++++ DATA SUPPLIED ++++

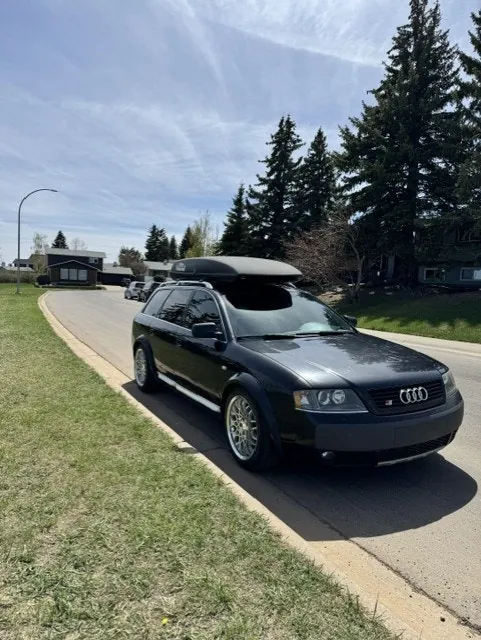 Audi Allroad 2005 photo 2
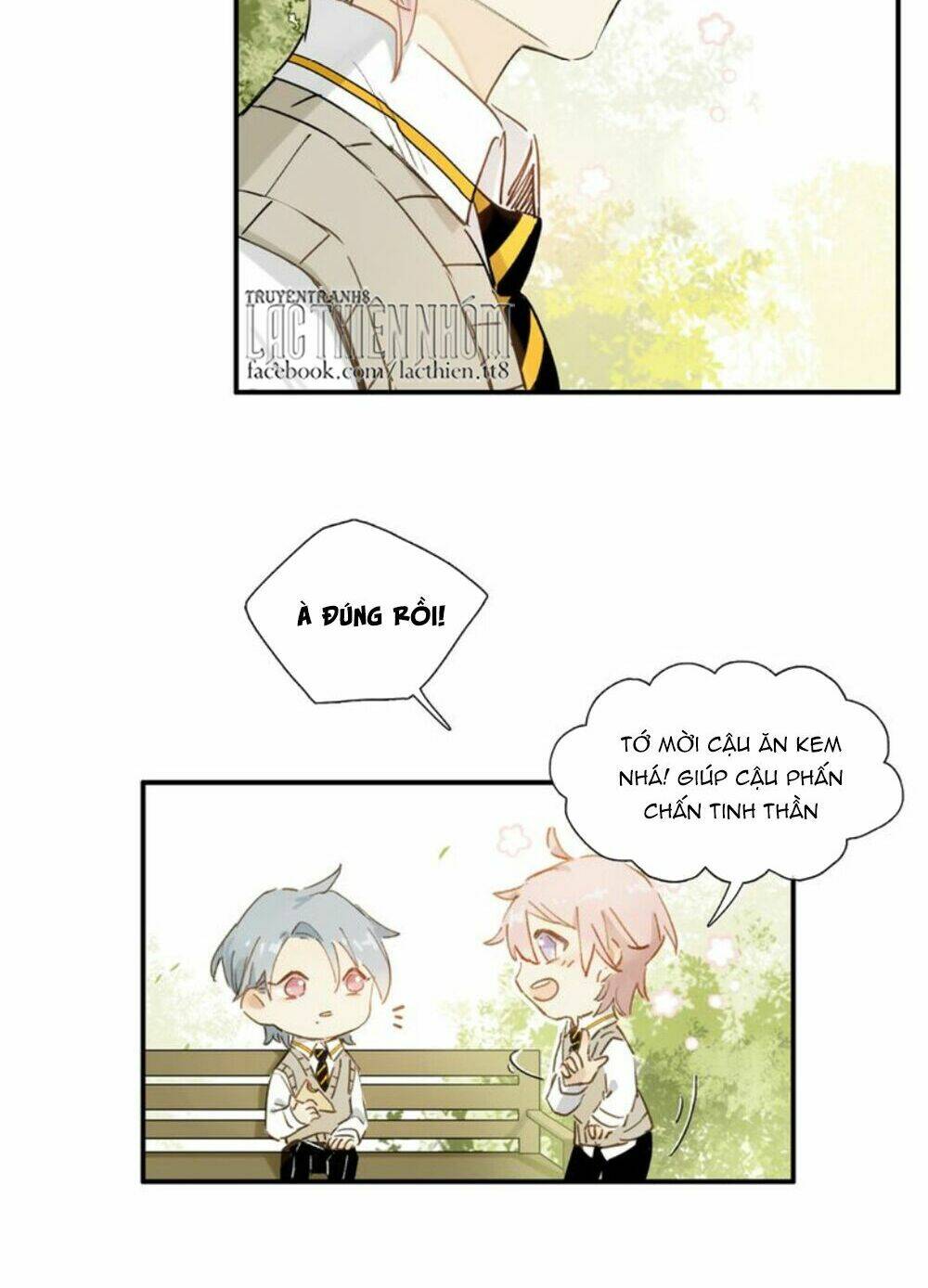 Phép Tắc Trường Ogus: Chapter 2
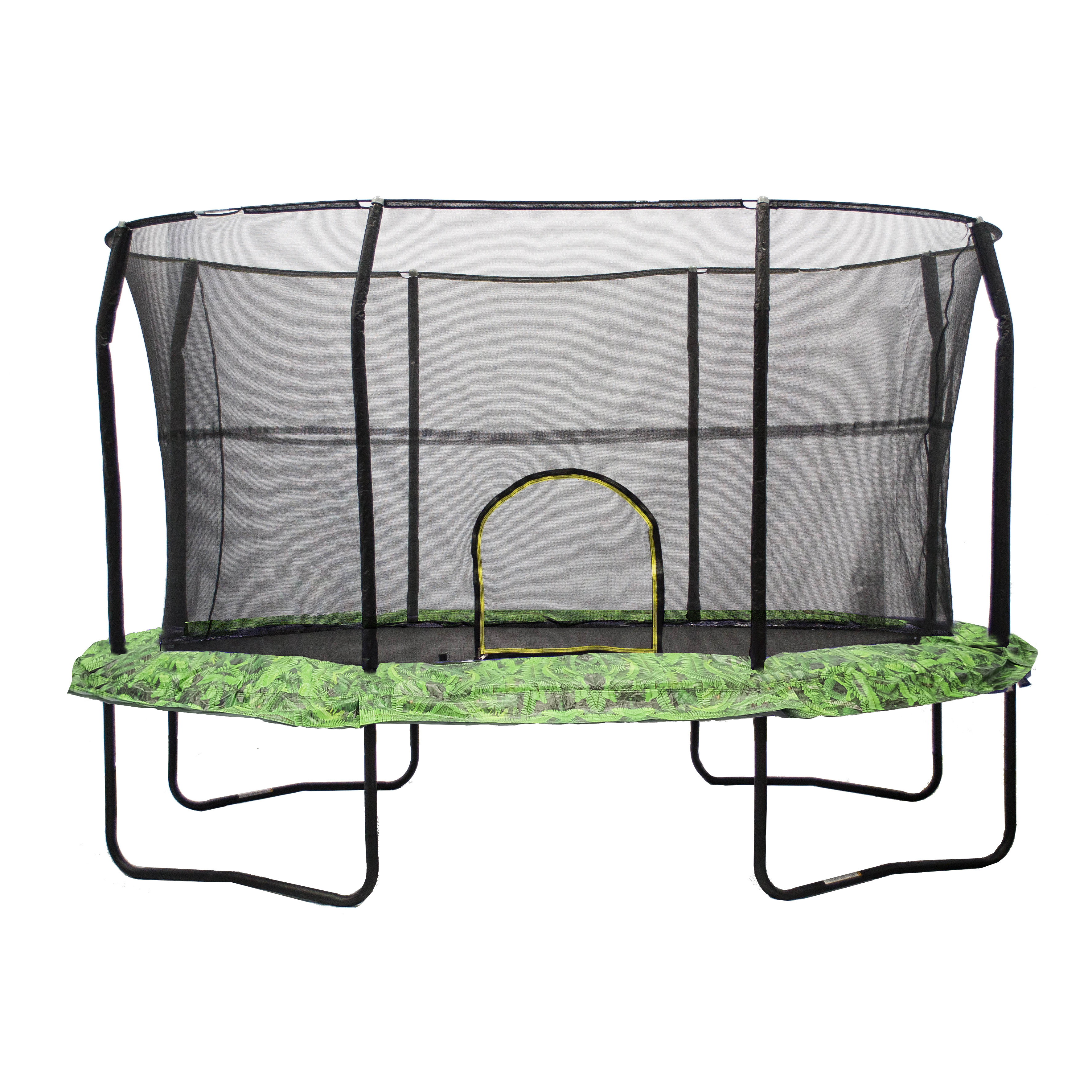 Jumpking Fern Graphic Pad Trampoline Anchor Kit Wayfair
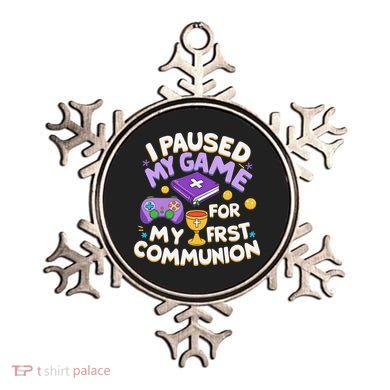 My First Communion Video Game Controller Ornament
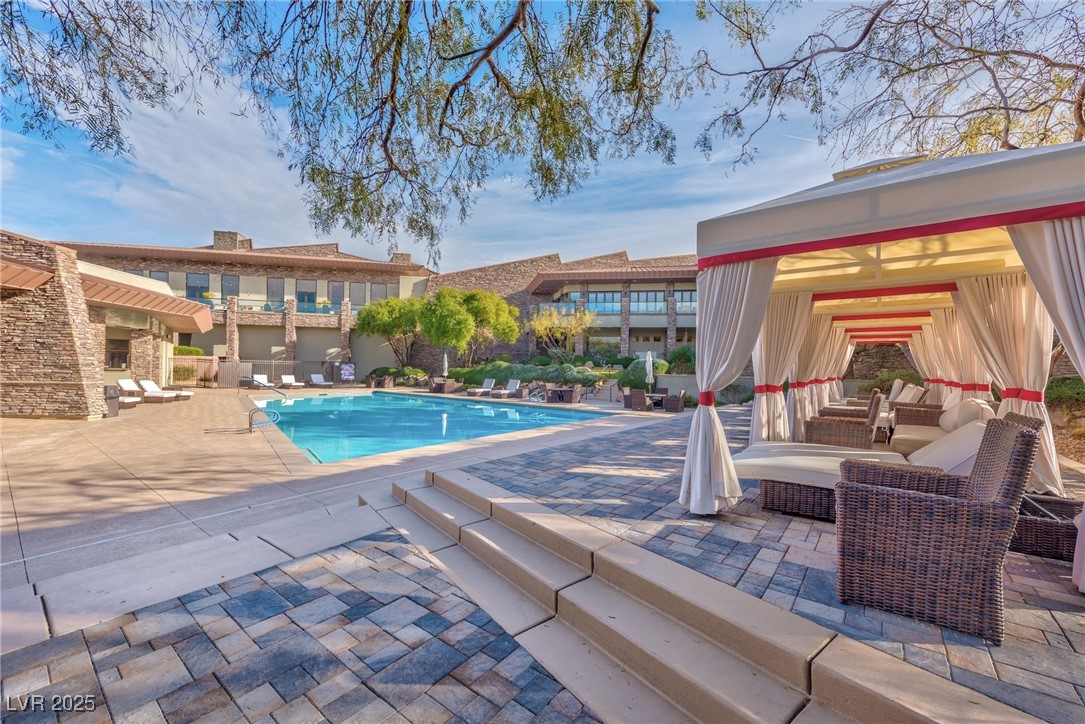 633 Majestic Rim Drive Henderson, NV 89012 - Photo 20 of 32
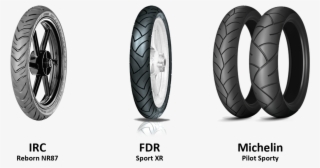 Harga Ban Motor Irc Fdr Michelin Terbaru November - Ban Motor Merk Michelin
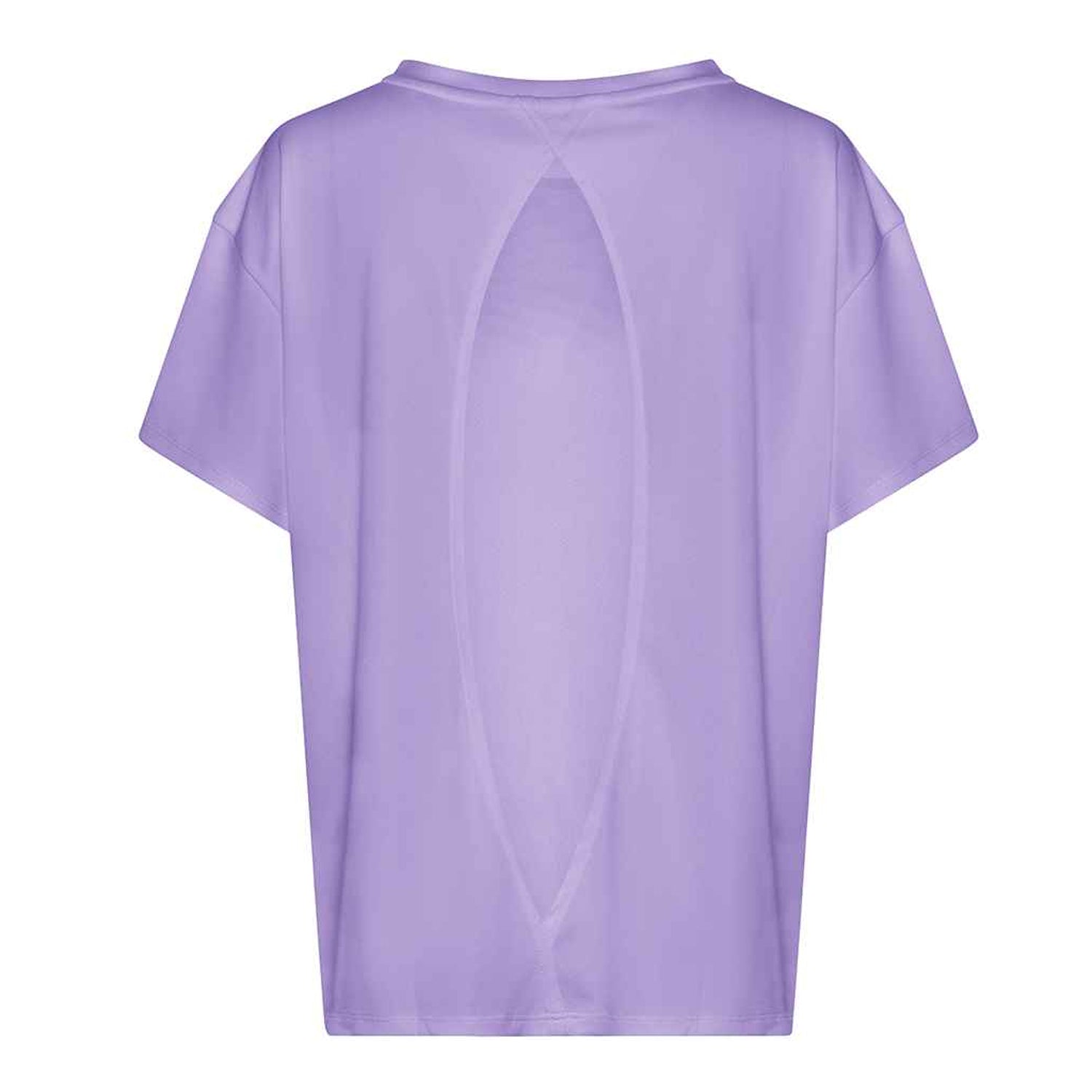 Digital Lavender - Back - AWDis Cool Womens-Ladies Open Back T-Shirt
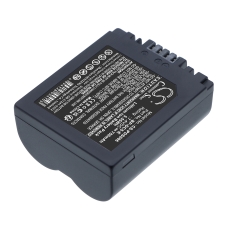 Compatible battery replacement for Panasonic BP-DC5 J,BP-DC5 U,BP-DC5-E,CGA-S006,CGA-S006E...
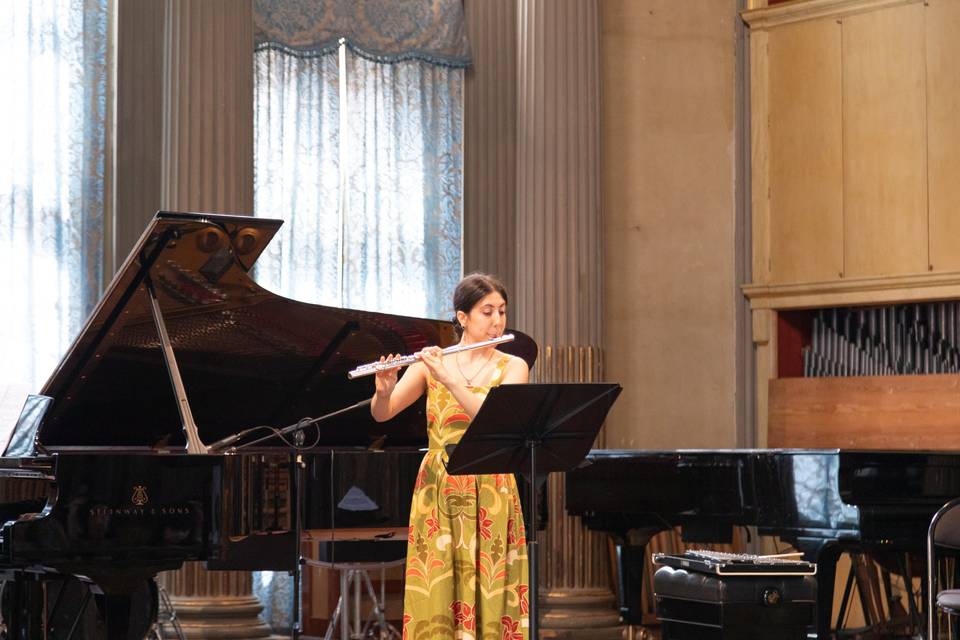 Flauto solo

++++

* _EXERCISE REQUIREMENTS_
Convert the records above into a JSON list of strings with one string per line, omitting blank lines. Leave out the pictures and keep only the caption text.

* _EXERCISE RESPONSE_
[
  " Audi Allroad 2005 photo 2",
  " Phép Tắc Trường Ogus: Chapter 2",
  " Jumpking Fern Graphic Pad Trampoline Anchor Kit Wayfair",
  " My First Communion Video Game Controller Ornament",
  " 633 Majestic Rim Drive Henderson, NV 89012 - Photo 20 of 32",
  " Harga Ban Motor Irc Fdr Michelin Terbaru November - Ban Motor Merk Michelin",
  " Digital Lavender - Back - AWDis Cool Womens-Ladies Open Back T-Shirt",
  " Compatible battery replacement for Panasonic BP-DC5 J,BP-DC5 U,BP-DC5-E,CGA-S006,CGA-S006E...",
  " Flauto solo"
]